Extracted text:

————

6 Reasons to be an Early Bird

 

  1. Your days are literally longer. By waking up early, you’re squeezing the most out of your day and have more time to do the things that you love to do, as well as the things that you have to do.
  2. It’s the most serene part of the day! I don’t know about anyone else, but I am always awake first at my place and I would never trade in an extra hour or two of sleep for my chunk of solitude in the morning. I make my breakfast listening to the birds and Sinbad, our squirrel who hangs out on the electrical line outside of our fire escape, instead of the hustle and bustle of the city swarming with commuters. When I wake up, the city is still more or less silent.
  3. Speaking of breakfast, when you wake up early you have more time to make and truly enjoy a healthy and hearty breakfast! What sounds better, eating a banana in your car on the way to work on a week day, or waking up a few minutes early to prepare a feast that will keep you going until lunch (or snack) time? Even on the weekends, if you sleep the day away, then you don’t have the time to relish in the fact that the whole beautiful, work-less day is ahead of you after you eat your delicious first meal!
  4. The morning is the perfect time to work out! By working out in the morning, you start your day in the most positive way possible; you treat your body to some endorphins right away, boosting the chances for a positive day and healthy choices throughout that day! Also, if you’re working out outside, you get to enjoy the morning beauty and some fresh air in your lungs before your daily obligations/routine.

————

Brief: Continue the list of reasons to be an early bird, starting right after the fourth reason.

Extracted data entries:
————

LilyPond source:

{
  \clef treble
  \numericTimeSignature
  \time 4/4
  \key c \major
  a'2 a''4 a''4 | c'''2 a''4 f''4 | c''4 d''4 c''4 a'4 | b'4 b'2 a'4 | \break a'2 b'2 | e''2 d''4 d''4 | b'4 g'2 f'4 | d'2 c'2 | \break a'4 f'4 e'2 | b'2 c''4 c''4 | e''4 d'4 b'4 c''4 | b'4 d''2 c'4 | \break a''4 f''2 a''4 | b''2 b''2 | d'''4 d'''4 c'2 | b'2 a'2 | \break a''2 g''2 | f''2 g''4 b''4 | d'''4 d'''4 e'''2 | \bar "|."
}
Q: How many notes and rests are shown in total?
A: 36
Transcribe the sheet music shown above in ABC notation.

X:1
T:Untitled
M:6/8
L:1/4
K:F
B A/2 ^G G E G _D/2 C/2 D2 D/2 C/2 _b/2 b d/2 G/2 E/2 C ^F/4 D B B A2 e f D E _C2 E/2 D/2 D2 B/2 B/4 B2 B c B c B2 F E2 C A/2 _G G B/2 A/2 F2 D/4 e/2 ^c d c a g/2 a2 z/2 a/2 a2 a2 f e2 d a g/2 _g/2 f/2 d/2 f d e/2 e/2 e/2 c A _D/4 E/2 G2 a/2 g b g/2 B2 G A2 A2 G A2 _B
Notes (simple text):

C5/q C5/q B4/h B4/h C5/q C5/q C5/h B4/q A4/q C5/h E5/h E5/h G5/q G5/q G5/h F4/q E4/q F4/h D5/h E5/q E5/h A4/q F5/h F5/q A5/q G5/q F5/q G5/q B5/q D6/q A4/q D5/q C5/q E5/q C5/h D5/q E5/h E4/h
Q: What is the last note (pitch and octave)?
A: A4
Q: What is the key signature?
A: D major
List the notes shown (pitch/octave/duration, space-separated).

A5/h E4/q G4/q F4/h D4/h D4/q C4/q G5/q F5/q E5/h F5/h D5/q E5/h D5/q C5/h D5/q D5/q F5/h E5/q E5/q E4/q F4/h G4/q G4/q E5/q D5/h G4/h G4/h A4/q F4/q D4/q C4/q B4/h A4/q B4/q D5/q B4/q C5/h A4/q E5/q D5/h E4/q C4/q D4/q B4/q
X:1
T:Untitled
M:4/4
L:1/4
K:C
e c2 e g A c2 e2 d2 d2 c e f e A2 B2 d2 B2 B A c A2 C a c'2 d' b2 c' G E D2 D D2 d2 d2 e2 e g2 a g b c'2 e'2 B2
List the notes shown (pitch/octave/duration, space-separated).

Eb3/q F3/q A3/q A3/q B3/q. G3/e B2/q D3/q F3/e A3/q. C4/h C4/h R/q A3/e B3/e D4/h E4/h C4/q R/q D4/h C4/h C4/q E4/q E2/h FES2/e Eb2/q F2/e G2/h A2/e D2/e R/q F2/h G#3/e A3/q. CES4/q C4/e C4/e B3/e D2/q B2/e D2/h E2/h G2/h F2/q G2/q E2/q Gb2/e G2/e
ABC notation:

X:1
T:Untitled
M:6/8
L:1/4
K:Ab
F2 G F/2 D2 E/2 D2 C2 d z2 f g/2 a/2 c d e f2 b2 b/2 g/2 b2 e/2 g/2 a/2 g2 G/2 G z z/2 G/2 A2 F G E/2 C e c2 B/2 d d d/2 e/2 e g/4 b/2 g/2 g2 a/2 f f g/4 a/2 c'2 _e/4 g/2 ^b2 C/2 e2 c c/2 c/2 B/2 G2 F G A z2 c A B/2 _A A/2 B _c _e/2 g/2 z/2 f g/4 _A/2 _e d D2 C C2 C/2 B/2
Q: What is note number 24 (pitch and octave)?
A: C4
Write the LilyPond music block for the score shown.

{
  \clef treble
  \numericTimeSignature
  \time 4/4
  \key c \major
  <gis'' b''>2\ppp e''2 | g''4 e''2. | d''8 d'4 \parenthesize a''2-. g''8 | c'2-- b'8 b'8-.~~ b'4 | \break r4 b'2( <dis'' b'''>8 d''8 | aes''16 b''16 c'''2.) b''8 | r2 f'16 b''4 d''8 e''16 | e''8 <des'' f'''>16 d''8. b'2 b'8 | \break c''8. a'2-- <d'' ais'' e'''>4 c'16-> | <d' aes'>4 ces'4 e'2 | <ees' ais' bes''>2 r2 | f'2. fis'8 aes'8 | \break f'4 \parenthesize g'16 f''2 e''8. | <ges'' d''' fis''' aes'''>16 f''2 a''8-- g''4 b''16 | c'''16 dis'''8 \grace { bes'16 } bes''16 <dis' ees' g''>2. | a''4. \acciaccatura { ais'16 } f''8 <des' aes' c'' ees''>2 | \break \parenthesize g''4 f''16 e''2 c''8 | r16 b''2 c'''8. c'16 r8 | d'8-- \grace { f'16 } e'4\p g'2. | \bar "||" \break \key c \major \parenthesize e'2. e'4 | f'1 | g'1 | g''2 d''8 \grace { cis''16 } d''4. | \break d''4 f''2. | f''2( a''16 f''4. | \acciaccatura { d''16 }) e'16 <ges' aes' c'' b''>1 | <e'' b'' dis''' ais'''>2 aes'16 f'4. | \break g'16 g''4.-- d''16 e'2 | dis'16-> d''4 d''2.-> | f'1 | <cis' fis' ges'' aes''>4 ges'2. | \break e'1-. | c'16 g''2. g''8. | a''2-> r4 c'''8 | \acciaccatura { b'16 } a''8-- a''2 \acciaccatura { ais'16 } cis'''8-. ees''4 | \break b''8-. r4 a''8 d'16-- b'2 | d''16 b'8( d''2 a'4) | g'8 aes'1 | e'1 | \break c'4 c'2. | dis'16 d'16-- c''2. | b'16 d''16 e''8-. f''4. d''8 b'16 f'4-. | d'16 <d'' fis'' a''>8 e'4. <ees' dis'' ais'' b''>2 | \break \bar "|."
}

————

Expected output:
  5. You sleep better at night! By waking up early, you’re most likely going to get tired a little earlier, and increase your chances for a good night’s sleep. I know that when I don’t get a solid night’s sleep I am a royal bitch/mindless zombie the next day, so I try to keep my sleep schedule pretty consistent. By waking up early and packing as much as I can into my day, I fall asleep because I am tired, not because I am trying to force myself to get some z’s in. And better yet, I go to sleep with the knowledge that my day was used to its fullest potential.
  6. You have more energy throughout the day! This is a BIGGIE for me. I am naturally a very energetic and enthusiastic person, but if I stay up too late one night and set my alarm a few minutes or so later than I normally do, I don’t have the same spring in my step during the day that I normally would. If I don’t give myself enough time in the morning to fully wake up before I hustle off to work or any other commitments, I am still tired and in the process of waking up when I get there instead of awake, alert, and prepared for the day ahead. Plus, when I give myself enough time to fully wake up in the morning, I have more time to put on a sick outfit, give myself an awesome hair do, and look my best.

I am, always have been, and always will be an early bird. I truly feel that I get that worm.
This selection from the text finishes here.